Henry Irving Louttit Sr. (January 1, 1903 – July 24, 1984) was bishop of South Florida and Central Florida  in The Episcopal Church. His son, Henry I. Louttit, Jr., was also a bishop.

Early life and education
Louttit was born on January 1, 1903, in Buffalo, New York, the son of William Henry Louttit and Susan Bruman. He was educated at Hobart College in Geneva, New York, where he graduated with a Bachelor of Artsdegree in 1925. He then entered Virginia Theological Seminary and graduated with a Bachelor of Divinity in 1929. He married Amy Cleckler on June 22, 1936, and together they had two sons. He was awarded a Doctor of Divinity from both the Virginia Seminary and Hobart.

EXTRACTED ENTRIES:
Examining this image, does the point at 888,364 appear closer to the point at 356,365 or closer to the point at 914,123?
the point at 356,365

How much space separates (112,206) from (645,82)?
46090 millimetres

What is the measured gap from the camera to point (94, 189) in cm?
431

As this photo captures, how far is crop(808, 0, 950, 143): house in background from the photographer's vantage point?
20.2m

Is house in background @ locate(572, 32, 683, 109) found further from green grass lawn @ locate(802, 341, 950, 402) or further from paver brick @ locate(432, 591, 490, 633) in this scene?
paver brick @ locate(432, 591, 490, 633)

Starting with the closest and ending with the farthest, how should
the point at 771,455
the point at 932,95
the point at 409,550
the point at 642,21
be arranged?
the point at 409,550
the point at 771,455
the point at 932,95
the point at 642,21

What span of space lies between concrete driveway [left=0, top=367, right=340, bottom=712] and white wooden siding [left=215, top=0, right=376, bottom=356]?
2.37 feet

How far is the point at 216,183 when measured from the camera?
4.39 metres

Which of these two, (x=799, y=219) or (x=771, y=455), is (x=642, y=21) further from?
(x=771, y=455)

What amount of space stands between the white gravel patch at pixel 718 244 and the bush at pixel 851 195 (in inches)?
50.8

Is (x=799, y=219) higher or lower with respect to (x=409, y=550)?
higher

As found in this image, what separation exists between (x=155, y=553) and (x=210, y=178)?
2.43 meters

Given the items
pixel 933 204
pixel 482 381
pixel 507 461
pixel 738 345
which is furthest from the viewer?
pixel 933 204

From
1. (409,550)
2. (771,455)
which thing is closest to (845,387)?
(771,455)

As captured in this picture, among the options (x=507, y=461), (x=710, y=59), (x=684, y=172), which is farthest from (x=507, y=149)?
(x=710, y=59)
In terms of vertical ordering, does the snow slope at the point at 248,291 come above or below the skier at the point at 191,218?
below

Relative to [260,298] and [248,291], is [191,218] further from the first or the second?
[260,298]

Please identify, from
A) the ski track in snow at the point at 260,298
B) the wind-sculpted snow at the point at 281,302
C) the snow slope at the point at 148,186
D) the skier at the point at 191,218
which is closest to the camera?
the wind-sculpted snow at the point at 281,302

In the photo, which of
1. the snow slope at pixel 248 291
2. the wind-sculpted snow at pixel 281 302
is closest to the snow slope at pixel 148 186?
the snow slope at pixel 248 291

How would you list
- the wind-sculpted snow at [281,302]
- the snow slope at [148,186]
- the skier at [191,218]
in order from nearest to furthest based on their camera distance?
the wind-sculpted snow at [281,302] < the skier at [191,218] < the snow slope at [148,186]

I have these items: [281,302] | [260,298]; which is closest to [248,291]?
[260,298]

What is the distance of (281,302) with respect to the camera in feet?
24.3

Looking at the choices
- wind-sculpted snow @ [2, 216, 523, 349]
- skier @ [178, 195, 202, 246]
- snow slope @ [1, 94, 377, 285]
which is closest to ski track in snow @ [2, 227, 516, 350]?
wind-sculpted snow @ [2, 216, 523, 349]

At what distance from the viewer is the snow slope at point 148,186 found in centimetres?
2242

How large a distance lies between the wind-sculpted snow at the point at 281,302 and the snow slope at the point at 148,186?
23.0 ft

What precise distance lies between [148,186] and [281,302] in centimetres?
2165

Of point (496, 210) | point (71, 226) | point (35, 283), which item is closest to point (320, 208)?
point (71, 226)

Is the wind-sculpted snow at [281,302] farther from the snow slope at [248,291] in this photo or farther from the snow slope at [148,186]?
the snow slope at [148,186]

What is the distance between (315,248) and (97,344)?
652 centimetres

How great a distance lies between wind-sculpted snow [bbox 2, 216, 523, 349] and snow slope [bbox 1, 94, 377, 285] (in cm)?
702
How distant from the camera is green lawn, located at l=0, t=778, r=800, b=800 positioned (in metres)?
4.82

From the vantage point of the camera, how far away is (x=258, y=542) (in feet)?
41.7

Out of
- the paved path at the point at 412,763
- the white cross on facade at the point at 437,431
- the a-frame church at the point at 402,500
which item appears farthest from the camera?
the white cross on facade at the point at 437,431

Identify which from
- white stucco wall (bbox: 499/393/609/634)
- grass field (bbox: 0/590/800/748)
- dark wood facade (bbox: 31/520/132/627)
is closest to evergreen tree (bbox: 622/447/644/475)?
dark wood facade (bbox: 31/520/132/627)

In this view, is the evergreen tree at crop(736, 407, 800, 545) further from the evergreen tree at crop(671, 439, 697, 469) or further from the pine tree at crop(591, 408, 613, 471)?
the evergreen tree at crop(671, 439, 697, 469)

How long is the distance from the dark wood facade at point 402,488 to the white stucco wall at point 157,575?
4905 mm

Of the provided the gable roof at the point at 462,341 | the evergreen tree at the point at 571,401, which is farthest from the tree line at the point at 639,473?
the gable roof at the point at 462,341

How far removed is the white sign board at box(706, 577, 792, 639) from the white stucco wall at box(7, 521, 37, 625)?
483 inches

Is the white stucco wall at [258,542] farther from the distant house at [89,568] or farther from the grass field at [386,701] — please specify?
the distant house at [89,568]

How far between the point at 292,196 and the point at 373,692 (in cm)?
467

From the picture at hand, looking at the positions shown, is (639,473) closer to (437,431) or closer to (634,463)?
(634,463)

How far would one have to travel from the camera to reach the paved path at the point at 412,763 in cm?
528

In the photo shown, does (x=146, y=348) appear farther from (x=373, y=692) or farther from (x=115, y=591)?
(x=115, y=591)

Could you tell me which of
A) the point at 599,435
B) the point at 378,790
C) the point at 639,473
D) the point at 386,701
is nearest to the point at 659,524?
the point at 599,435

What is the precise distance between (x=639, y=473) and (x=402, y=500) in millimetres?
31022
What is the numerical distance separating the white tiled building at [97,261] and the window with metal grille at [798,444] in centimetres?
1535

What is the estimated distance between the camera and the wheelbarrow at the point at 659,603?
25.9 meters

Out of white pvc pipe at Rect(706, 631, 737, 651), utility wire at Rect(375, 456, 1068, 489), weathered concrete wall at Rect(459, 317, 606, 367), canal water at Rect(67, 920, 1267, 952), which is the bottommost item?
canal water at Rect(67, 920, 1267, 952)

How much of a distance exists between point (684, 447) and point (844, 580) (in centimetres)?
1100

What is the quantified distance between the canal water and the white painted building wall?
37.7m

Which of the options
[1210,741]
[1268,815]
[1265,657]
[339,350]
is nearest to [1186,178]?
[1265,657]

SHORT PROBLEM A: Repeat the passage on Henry Irving Louttit Sr. word for word, beginning at the words "Henry Irving Louttit" and stopping after "also a bishop.".
SHORT PROBLEM B: In the passage on Henry Irving Louttit Sr., which seminary did he graduate from with a Bachelor of Divinity?

EXERCISE OUTPUT A:
Henry Irving Louttit Sr. (January 1, 1903 – July 24, 1984) was bishop of South Florida and Central Florida  in The Episcopal Church. His son, Henry I. Louttit, Jr., was also a bishop.

EXERCISE OUTPUT B: Virginia Theological Seminary